Отчего же, в конце концов, эти тоска и любовь, несомые в душе всеми поколениями германцев, приходивших в Италию то захватчиками, то гостями?

Гёте хорошо узнал Италию. Он провел с ней (словно с возлюбленной; читай «Римские элегии») без малого два года (1786–1788), описав свои переживания и приключения в толстой книге «Путешествие в Италию»[85].

Он вполне согласился бы с мыслью о том, что тоска по Италии есть тоска по культуре: «…я считаю новым днем рождения, подлинным перерождением тот день, когда я вступил в Рим. (…) Самый обыкновенный человек становится здесь чем-то, он получает, по крайней мере, необыденные понятия, если они и не становятся частью его существа»[86].

Культурный идеал Гёте представлял себе, скорее всего, как объективированную[87] гармонию природы и духа (правда, так он мыслил, вероятно, в старости, но представим себе, что интуитивно он владел этим знанием и раньше), и вот что из этого вышло в отношении Италии. «…Я постоянно испытывал внутреннюю боль неудовлетворенного желания, устремленного к неведомому, нередко подавляемого, но всегда снова оживающего. А потому велико было мое страдание, когда я, покидая Рим, должен был отказаться от обладания тем, к чему так страстно стремился и чего наконец достиг»[88].

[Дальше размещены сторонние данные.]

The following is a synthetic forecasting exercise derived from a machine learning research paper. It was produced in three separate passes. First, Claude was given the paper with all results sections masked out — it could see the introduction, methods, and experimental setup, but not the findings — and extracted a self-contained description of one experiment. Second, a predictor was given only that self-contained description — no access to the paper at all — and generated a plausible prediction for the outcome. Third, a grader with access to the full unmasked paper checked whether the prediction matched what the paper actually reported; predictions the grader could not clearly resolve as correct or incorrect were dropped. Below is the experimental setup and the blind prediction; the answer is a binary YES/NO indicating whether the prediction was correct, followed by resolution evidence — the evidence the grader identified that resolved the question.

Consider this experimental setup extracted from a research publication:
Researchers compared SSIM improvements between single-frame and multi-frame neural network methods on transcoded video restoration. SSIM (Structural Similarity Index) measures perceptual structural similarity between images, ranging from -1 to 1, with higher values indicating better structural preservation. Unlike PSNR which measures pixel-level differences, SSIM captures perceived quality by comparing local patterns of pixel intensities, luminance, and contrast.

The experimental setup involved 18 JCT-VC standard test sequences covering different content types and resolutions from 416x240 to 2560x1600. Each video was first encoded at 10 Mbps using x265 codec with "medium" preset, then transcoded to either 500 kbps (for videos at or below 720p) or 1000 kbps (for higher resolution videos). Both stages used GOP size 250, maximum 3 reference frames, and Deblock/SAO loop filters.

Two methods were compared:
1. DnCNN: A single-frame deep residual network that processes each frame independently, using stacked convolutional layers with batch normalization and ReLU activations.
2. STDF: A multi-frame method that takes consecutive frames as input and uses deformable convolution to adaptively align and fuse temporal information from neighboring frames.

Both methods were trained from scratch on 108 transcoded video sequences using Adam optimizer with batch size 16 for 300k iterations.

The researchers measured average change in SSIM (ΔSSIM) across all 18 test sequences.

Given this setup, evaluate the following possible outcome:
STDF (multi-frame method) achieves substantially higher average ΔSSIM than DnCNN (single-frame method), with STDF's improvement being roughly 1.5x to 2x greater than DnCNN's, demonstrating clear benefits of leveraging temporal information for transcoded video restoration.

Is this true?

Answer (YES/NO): NO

А ведь раньше «в Риме я обрел самого себя, впервые достигнув внутренней гармонии, почувствовал себя счастливым и разумным»[89].

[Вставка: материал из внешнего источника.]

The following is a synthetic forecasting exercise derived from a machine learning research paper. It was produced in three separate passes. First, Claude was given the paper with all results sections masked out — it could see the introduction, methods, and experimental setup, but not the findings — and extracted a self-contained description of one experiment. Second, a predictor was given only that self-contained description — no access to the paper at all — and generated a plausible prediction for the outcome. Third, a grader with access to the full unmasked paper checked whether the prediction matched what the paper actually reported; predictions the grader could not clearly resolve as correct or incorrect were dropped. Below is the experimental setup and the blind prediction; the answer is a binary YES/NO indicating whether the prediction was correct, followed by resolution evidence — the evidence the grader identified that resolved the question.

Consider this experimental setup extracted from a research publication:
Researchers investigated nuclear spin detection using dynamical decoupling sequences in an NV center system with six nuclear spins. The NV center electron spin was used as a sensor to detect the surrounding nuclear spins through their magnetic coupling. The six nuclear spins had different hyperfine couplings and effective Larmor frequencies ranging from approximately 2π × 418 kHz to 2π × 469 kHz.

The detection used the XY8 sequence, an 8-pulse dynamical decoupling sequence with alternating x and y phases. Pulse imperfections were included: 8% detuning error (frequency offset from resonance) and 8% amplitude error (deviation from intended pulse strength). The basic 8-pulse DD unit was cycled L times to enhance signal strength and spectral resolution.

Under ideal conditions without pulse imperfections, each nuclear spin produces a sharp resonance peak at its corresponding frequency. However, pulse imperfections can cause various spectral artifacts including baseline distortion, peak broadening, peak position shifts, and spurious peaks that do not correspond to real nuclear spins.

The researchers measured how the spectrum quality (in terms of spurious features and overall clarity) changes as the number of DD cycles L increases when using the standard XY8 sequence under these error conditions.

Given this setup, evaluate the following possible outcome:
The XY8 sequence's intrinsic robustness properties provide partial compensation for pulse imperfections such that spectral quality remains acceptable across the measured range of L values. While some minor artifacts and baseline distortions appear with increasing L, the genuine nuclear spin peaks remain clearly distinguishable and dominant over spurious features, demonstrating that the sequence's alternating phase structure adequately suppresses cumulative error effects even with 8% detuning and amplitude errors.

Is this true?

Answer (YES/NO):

Стало быть, налицо глубокий внутренний конфликт, а отнюдь не гармония. И значит, отнюдь не культура — даже в гётевском понимании.

Италия и впрямь сыграла в жизни Гёте роковую роль. Там его окончательно оставили и буря и натиск (символически выражавшие рост личности) — в пользу гражданской доблести, всего общественного, полезного, правильного и нравственного под покровами объективирующего классицизма (в его случае — в оболочке античного мифа и искусства). Отныне он любит только общество — но на свой лад остается одиноким, потому что не только носит маску Юпитера, но и принуждает себя соответствовать ей во всем. Отсюда принужденность в его повадке, столь часто бросавшаяся в глаза наблюдательным современникам, и некоторая натужность, развязность и чрезмерное напряжение голоса в стихах.

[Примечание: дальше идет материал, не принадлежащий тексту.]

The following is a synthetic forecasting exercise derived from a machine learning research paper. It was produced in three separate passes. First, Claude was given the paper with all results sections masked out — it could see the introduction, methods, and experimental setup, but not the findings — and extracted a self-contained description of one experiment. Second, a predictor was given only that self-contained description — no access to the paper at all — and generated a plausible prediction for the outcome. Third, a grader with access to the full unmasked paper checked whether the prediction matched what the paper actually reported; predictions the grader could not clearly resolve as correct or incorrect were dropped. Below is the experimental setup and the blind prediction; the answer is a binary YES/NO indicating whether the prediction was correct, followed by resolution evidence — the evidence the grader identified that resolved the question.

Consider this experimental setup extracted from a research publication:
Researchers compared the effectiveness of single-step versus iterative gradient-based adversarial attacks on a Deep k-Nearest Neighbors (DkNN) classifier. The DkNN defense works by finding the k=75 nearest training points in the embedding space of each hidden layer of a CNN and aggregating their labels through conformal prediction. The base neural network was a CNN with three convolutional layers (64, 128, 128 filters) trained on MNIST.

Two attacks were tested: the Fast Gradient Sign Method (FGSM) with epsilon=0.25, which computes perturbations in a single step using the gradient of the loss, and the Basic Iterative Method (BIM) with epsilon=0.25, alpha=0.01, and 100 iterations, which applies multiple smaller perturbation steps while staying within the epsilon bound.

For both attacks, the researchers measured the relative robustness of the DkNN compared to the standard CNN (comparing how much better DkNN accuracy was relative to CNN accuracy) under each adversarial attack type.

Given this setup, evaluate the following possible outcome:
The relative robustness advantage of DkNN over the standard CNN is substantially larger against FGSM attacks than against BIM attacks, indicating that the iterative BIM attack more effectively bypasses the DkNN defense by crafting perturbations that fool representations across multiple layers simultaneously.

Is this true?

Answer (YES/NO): YES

Покидая Италию, Гёте чувствовал, что оставил там то, обладания чем добился; значит, она осталась для него внешним событием — объектом. Говоря на языке психологии, отношение Гёте к Италии было проецированным, а потому бессознательным. И мне кажется, что таким же оно было у большинства паломников, ездивших бросить более или менее длительный взгляд

На рай полуденной природы, На блеск небес, на ясны воды, На чудеса немых искусств…

Культуры в Италии Гёте не нашел, потому что не нашел ее в самом себе.

То обстоятельство, что взгляду «культурных паломников» неизменно суждено было падать в Италии на прекрасный труп (если не иметь в виду природу), ко времени путешествия Рильке уже кое-кем осознавалось. Там, во Флоренции, он встречался (о чем не упоминает в «Дневнике») с поэтом Штефаном Георге (1868–1933), с которым познакомился еще раньше, в Мюнхене[90]. И почти наверняка знал стихотворение Георге, написанное в 1897 г.:

Очаг нашли вы бедный — И жара в нем уж нет, Лишь кроет землю бледный, Мертвецкий лунный свет.
Напрасно уголь хладный Все мнете вы в горсти, Нащупывая жадно — Хоть искру бы найти!
Луна, уже в зените, Шепчет с синевы: «Бедные, идите — опоздали вы».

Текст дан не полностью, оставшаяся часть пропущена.